Conization of the cervix is defined as excision of a cone-shaped or cylindrical wedge from the cervix uteri that includes the transformation zone and all or a portion of the endocervical canal. It is used for the definitive diagnosis of squamous or glandular intraepithelial lesions, for excluding microinvasive carcinomas, and for conservative treatment of cervical intraepithelial neoplasia (CIN).
While no recent changes have occurred in the technique of conization, a quadrivalent human papillomavirus (types 6, 11, 16, 18) recombinant vaccine (Gardasil) was introduced in 2006. Its widespread use is expected to reduce the number of cervical neoplasias, and, consequently the need for surgical interventions.
Conization can be performed with a scalpel (cold-knife conization), laser, or electrosurgical loop. The latter is called the loop electrosurgical excision procedure (LEEP) or large loop excision of the transformation zone (LLETZ). Combined conization usually refers to a procedure started with a laser and completed with a cold-knife technique. Laser conization can be excisional or destructive (by vaporization). Techniques for diagnostic and therapeutic conization are virtually identical. The extent of excision must be adjusted according to individual needs (see image below).
Conization site as related to uterine anatomy.

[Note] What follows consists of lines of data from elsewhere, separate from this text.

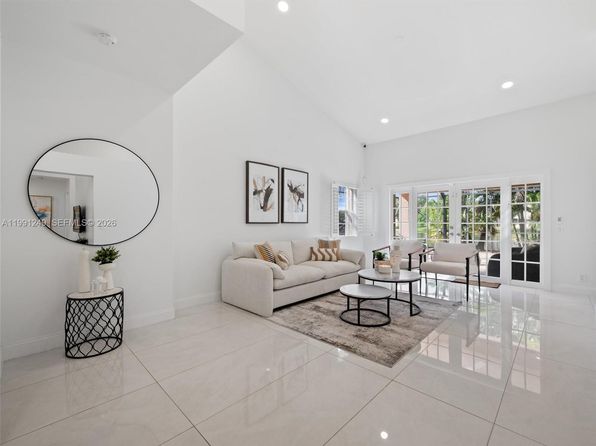 413 Cameron Dr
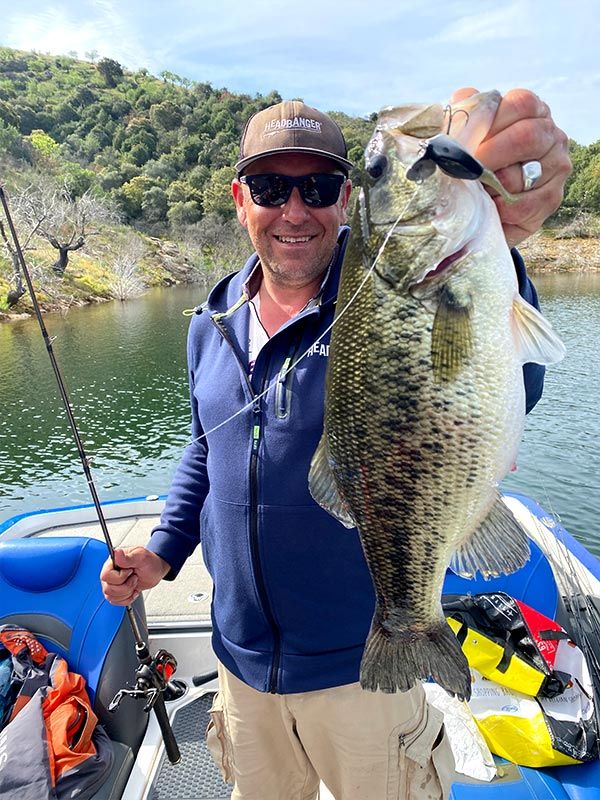 Pêche sportive au portugal, pêcher avec un Bass à bout de bras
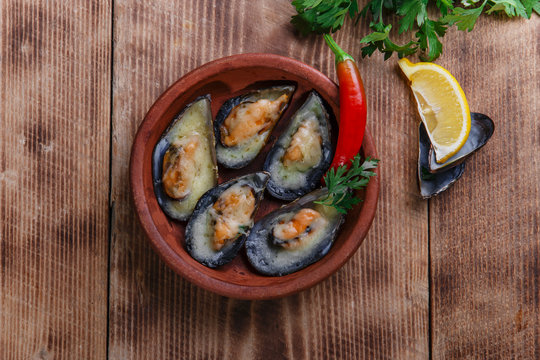 Mussels baked with cheese and lemon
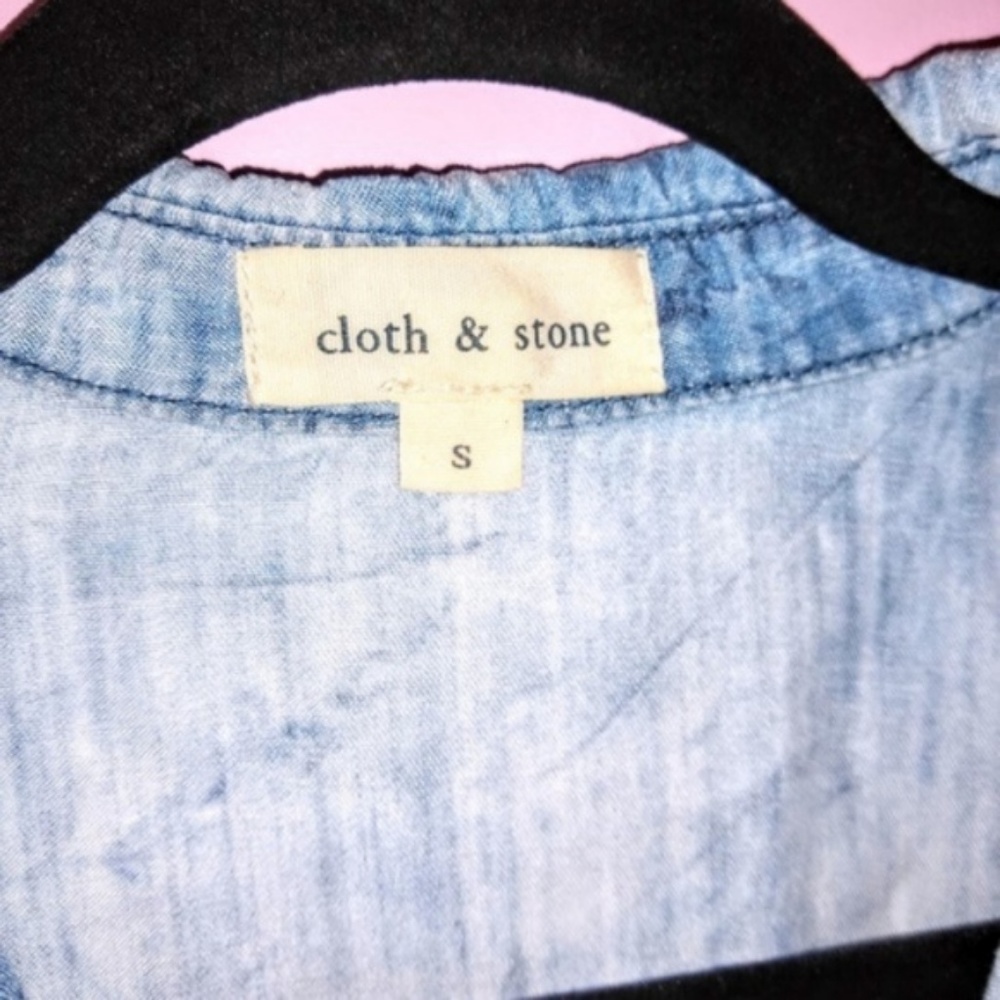 Anthro Cloth & Stone Chambray Tie Dyed Tencel Top - Picture 4 of 8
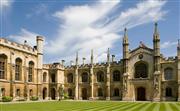 緊鄰各大學院、博物館、購物中心、劇院和撐篙船碼頭
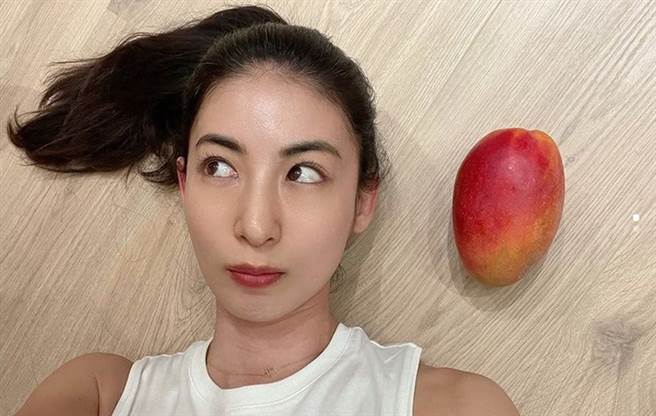 大久保麻梨子以行动支持屏东芒果。（图／IG@marilog0907）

Each of these approaches has distinct benefits and disadvantages. Cold-knife conization provides the cleanest specimen margins for further histologic study, but it is typically associated with more bleeding than laser or LEEP, and it requires general anesthesia in most cases. Laser procedures are of longer duration and, especially if low-power density is used, may "burn" the margins, thus interfering with histologic diagnosis. The main advantage with this procedure is that dots produced by the laser energy can be used to accurately outline the exocervical margins. However, overall, the benefit of using laser for conization may not justify the high cost of the procedure.
LEEP procedures have several advantages, including rapidity, preservation of the margins for histologic evaluation, and virtual bloodlessness. Moreover, one can perform LEEP procedures in the office or in other outpatient settings.